La presentazione è però anche un addio dopo ventuno anni di attività e l’annuncio è dato proprio nel luogo in cui l’Associazione si presentò, appena costituita, nel 2003. Un addio non certo triste ma sereno come ci spiega la presidente Livia Frescobaldi. Ma perché chiudere proprio ora? «Trovo interessante ci sia tanto stupore. La chiusura per me è il festeggiamento di un successo raggiunto in questi due decenni; abbiamo ottenuto tanti risultati ed è fisiologico che questa associazione, creata per rispondere a un bisogno, ora cessi la sua attività. Il museo è ora in ristrutturazione e si è costituita la Fondazione: abbiamo quindi traghettato l’istituzione da privata a pubblica. La nostra missione è compiuta e ci auguriamo che altri possano portare avanti, magari in altra forma, il nostro impegno».
Quali sono state le vostre priorità in questi anni?
Ci siamo fondati senza ancora sapere che cosa sarebbe successo di lì a poco al Museo, col fallimento dell’impresa e gli anni bui della gestione privata che avrebbe lasciato cadere in stato di abbandono quel luogo. Prima che rischiassimo che chiudessero i cancelli dello stabilimento siamo riusciti a fotografare e inventariare circa 13mila pezzi, grazie anche al contributo della Fondazione Cassa di Risparmio di Firenze: una schedatura essenziale e punto di partenza per la Regione per svolgere il completamento dell’inventario. Il patrimonio di proprietà del Museo, oggi di proprietà dello Stato in consegna alla Fondazione costituita nel 2019 da Ministero della Cultura, Regione Toscana e Comune di Sesto Fiorentino, e in deposito presso lo stabilimento è stato notificato e dal 2014 ci siamo messi a disposizione proponendoci in vari modi di mantenere viva la conoscenza della Manifattura anche a museo chiuso. Abbiamo contribuito più in generale a accrescere l’interesse per la porcellana attraverso varie pubblicazioni edite negli anni oltre ai «Quaderni».
Quanti membri compongono l’Associazione?
Circa 370, provenienti da diverse parti di Italia, Europa e dal resto del mondo. La conduzione è stata molto snella, ma presente e determinata: ad affiancarmi c’erano Oliva Rucellai, capo conservatrice del museo e Rita Balleri, oltre a un consiglio direttivo, che è stato fondamentale al raggiungimento dei risultati.

========

- COMPITI DA SVOLGERE:
1. Nell'intervista sulla chiusura dell'Associazione, quanti pezzi sono stati fotografati e inventariati prima che si rischiasse la chiusura dei cancelli dello stabilimento?
2. Riprendi l'intervista sulla chiusura dell'Associazione e proseguila dopo l'ultima frase riportata.
Il materiale che segue non serve in alcun modo per i compiti.

- DATI DISPONIBILI:
========

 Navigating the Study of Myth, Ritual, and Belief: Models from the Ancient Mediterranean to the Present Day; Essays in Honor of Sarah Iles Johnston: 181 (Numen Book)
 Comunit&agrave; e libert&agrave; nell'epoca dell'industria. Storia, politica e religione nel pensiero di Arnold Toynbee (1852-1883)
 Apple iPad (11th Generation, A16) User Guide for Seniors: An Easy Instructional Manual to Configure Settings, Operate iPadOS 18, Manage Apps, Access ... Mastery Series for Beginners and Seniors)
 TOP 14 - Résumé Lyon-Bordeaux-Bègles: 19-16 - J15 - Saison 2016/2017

========

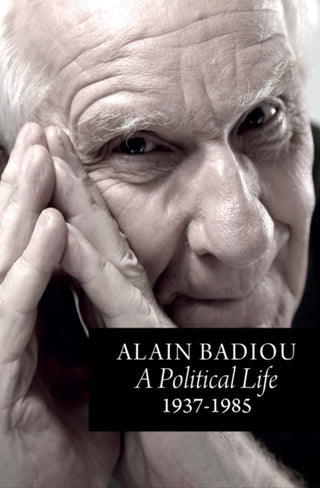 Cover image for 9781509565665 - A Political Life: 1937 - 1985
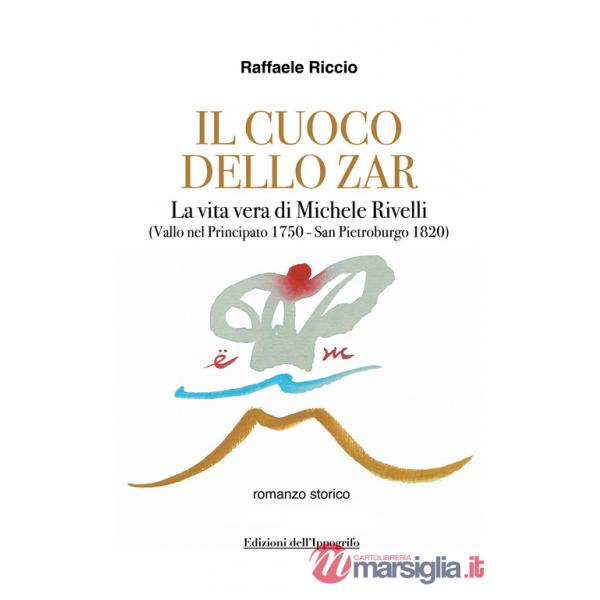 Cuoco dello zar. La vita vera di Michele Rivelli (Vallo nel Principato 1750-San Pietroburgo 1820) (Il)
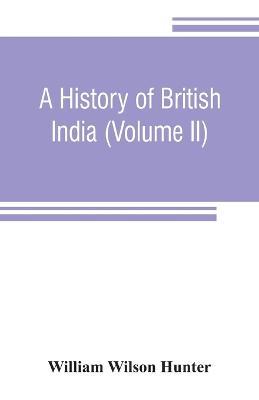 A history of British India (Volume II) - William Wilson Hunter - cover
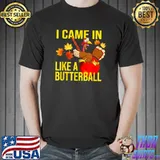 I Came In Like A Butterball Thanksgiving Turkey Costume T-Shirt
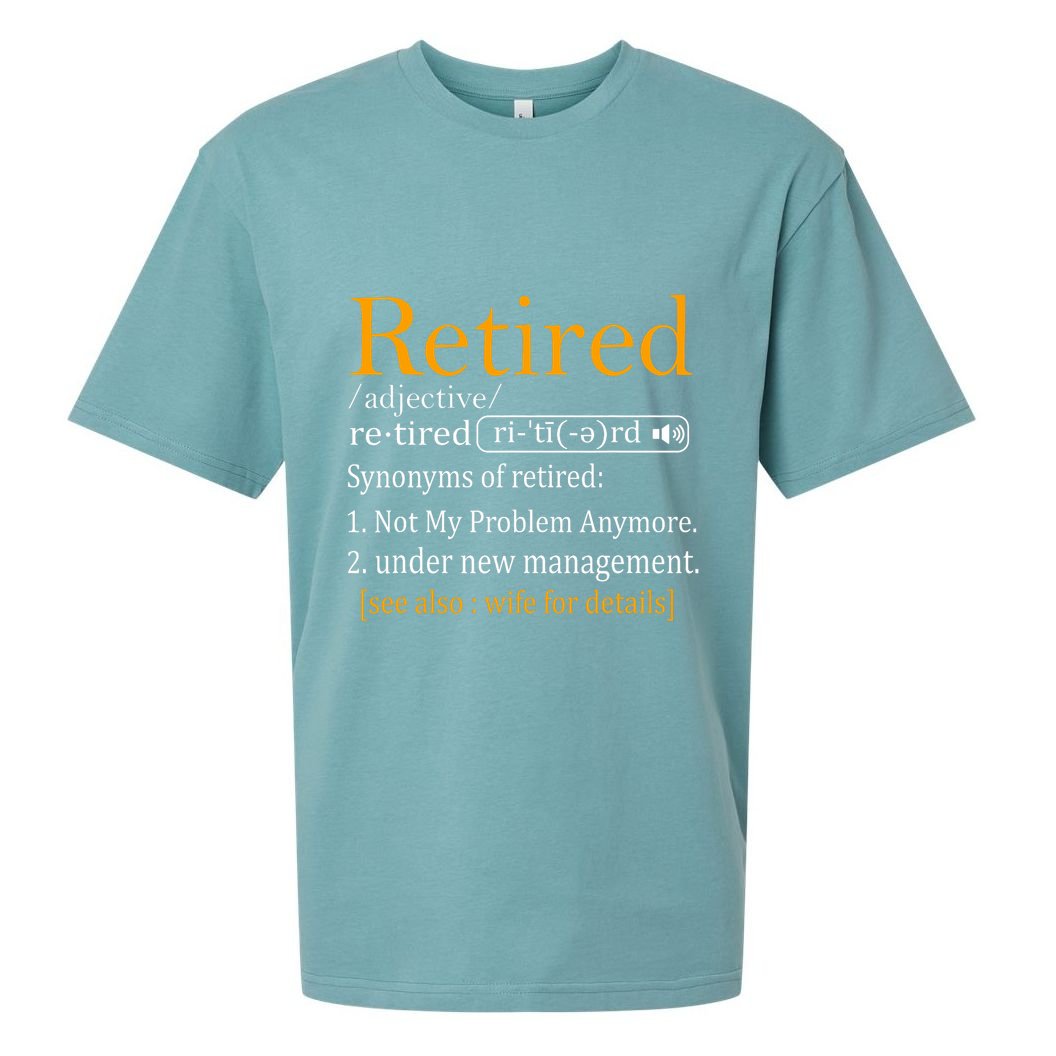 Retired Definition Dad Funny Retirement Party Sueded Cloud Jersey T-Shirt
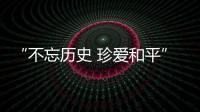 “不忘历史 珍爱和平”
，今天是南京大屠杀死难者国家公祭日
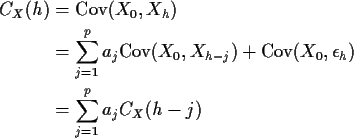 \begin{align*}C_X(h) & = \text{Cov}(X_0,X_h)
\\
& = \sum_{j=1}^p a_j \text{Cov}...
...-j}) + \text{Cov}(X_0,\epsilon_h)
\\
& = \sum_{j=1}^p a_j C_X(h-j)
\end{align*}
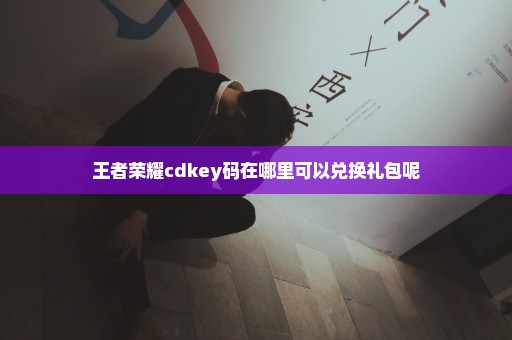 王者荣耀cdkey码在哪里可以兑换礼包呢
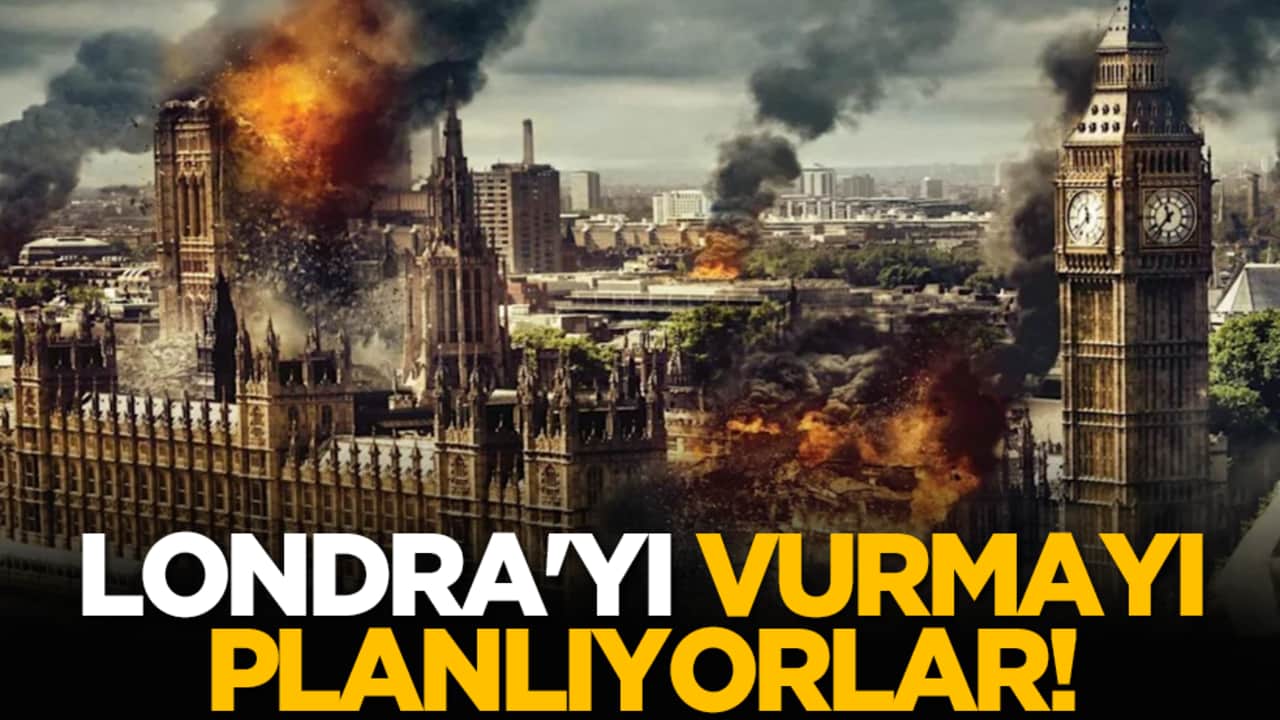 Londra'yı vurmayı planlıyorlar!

========

- ELENCO RISPOSTE:
1. Circa 13mila pezzi.

2.
Quali sono state le vostre principali attività?
Ci siamo legati a varie istituzioni, come Artigianato e Palazzo, il Fai-Fondo per l'ambiente Italiano, l’Accademia di Belle Arti e la Scuola di Arti Orafe, oltre a importanti musei italiani, diversificando le nostre proposte, coinvolgendo ad esempio attori per spettacoli teatrali. Abbiamo sempre cercato di contemperare un approccio scientifico a questi temi con un aspetto divulgativo rivolto a un pubblico diverso. Abbiamo salvato e fatto restaurare non solo i modelli in gesso e terracotta, ma anche tanti documenti dell’archivio, ora trasferiti all’Archivio di Stato, che si stavano distruggendo sotto le muffe e creato dei database per archiviarli. Al Museo lasciamo un patrimonio fotografico digitalizzato di circa un migliaio di immagini professionali.
E questi ultimi restauri con quale criterio sono stati scelti?
Per un interesse storico, perché di alcuni modelli non si conoscevano altre versioni, ma anche per criteri di conservazione. Nel 2024, oltre ai gruppi presentati alla Biaf, l’Associazione ha finanziato il restauro di una lampada in porcellana disegnata da Gio Ponti per Richard-Ginori negli anni Venti, raro esempio di design eclettico del Novecento, e di due gruppi scultorei in terracotta da Giuseppe Piamontini, «Bacco e Arianna» e «Venere e Amore», entrambi degli anni Cinquanta del XVIII secolo, questi ultimi due grazie alla raccolta fondi in collaborazione con il Fai.
Il tema dell’ultimo numero dei «Quaderni» è sulle vendite Ginori: come vanno?
Noi non ci occupiamo di mercato, ma con questo ultimo numero abbiamo voluto sottolineare che i galleristi, gli antiquari e le case d’aste contribuiscono enormemente alla ricerca facendo emergere opere inedite e ponendole all’attenzione di tutti.